### Activity
Write out the entries word for word, from the start of the entries through the line that contains "Best ideas about Bride Of Chucky Costume DIY". Leave out the pictures.

Dataset entries
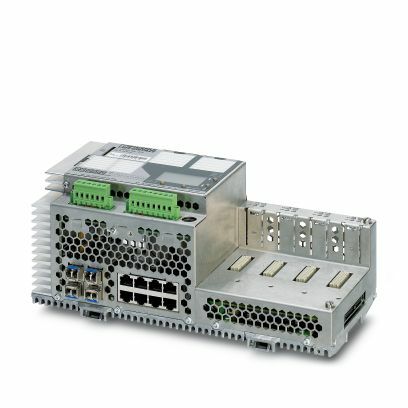 PHO 2700787 Gigabit Modular Switch Kopfstation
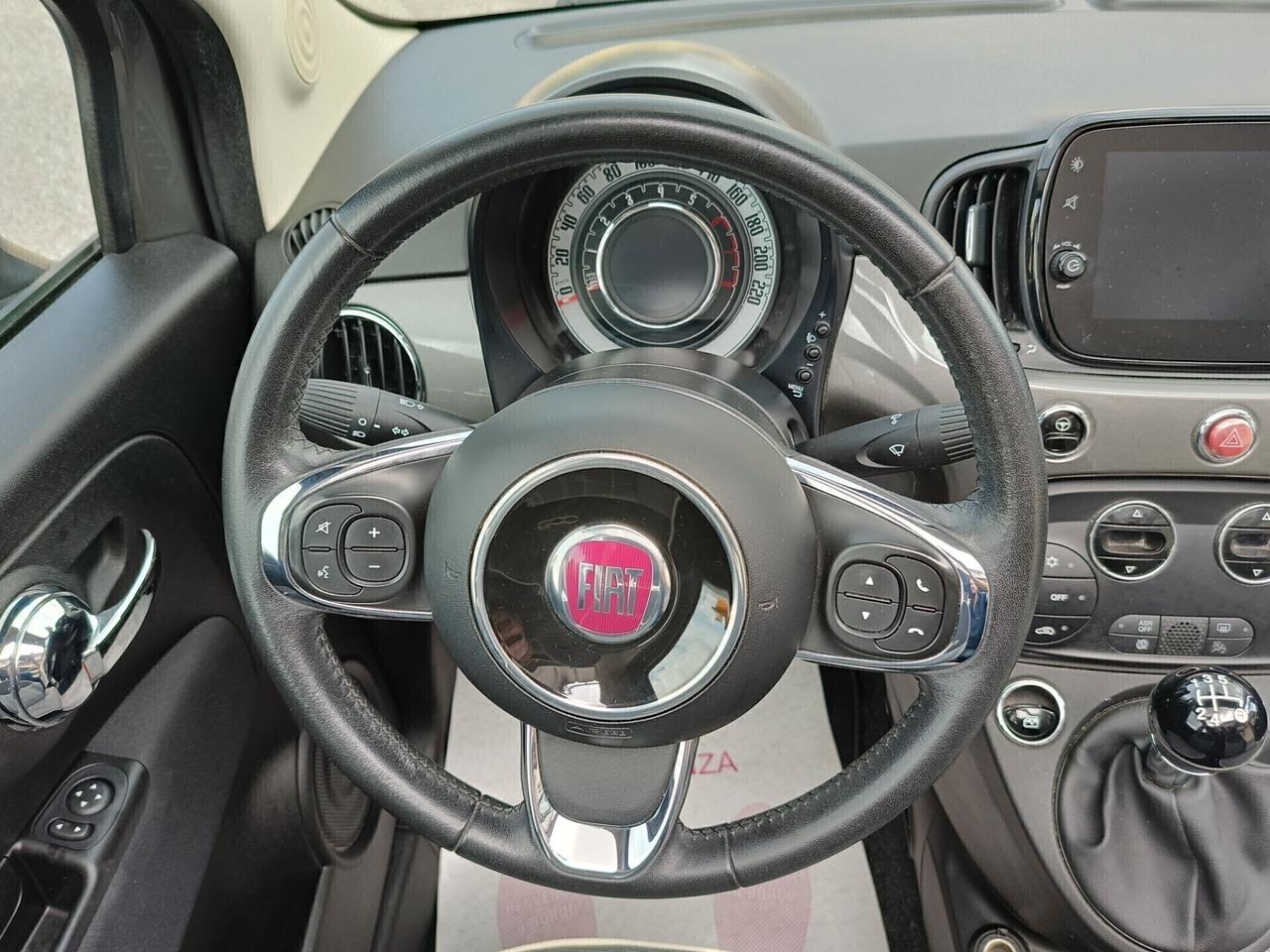 Fiat 500 C 1.2 Lounge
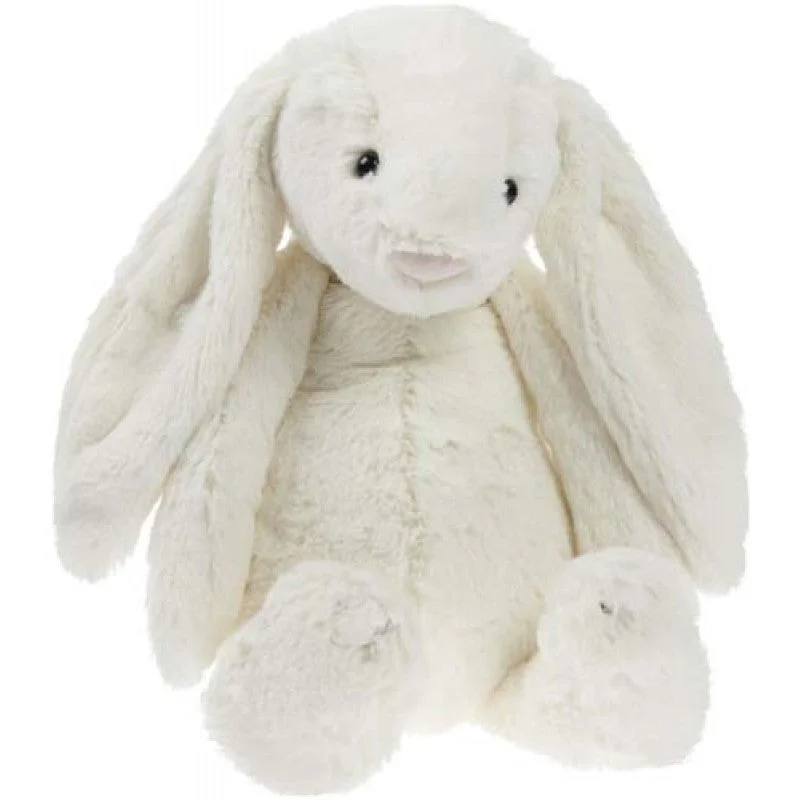 Cuddly and delightful Jellycat naptime buddiesJellycat Cream Really Big HK Bashful Bunny 67cm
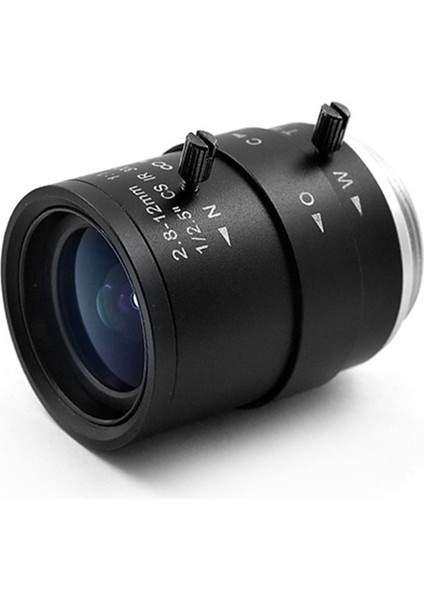 3mp Hd Cctv Kamera Lensi 2.8-12MM Endüstriyel Güvenlik Kameraları Için Değişken Odaklı Manuel Zoom Odak Montajı (Yurt Dışından) fırsatları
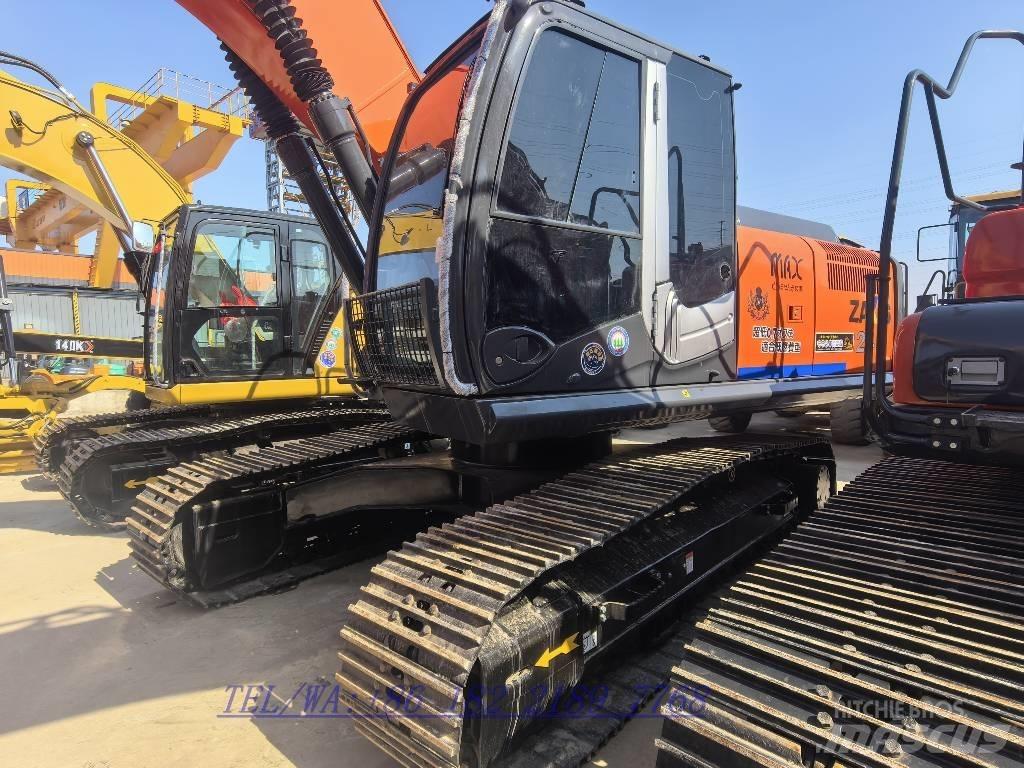 Hitachi ZX 240-3 Vikšriniai ekskavatoriai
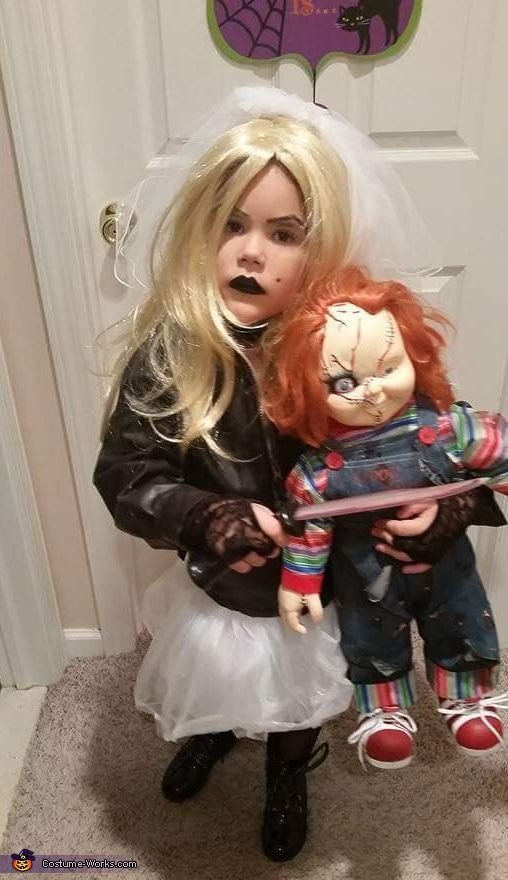 Best ideas about Bride Of Chucky Costume DIY
. Save or Pin Bride of Chucky Costume Now.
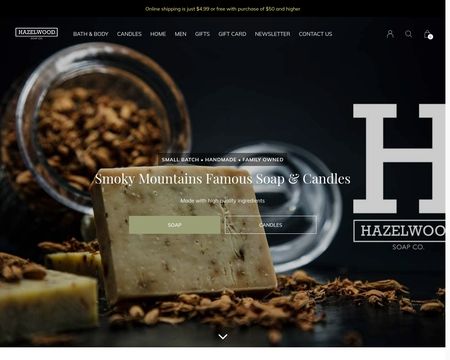 Hazelwood Soap Co.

### Result below
 PHO 2700787 Gigabit Modular Switch Kopfstation
 Fiat 500 C 1.2 Lounge
 Cuddly and delightful Jellycat naptime buddiesJellycat Cream Really Big HK Bashful Bunny 67cm
 3mp Hd Cctv Kamera Lensi 2.8-12MM Endüstriyel Güvenlik Kameraları Için Değişken Odaklı Manuel Zoom Odak Montajı (Yurt Dışından) fırsatları
 Hitachi ZX 240-3 Vikšriniai ekskavatoriai
 Best ideas about Bride Of Chucky Costume DIY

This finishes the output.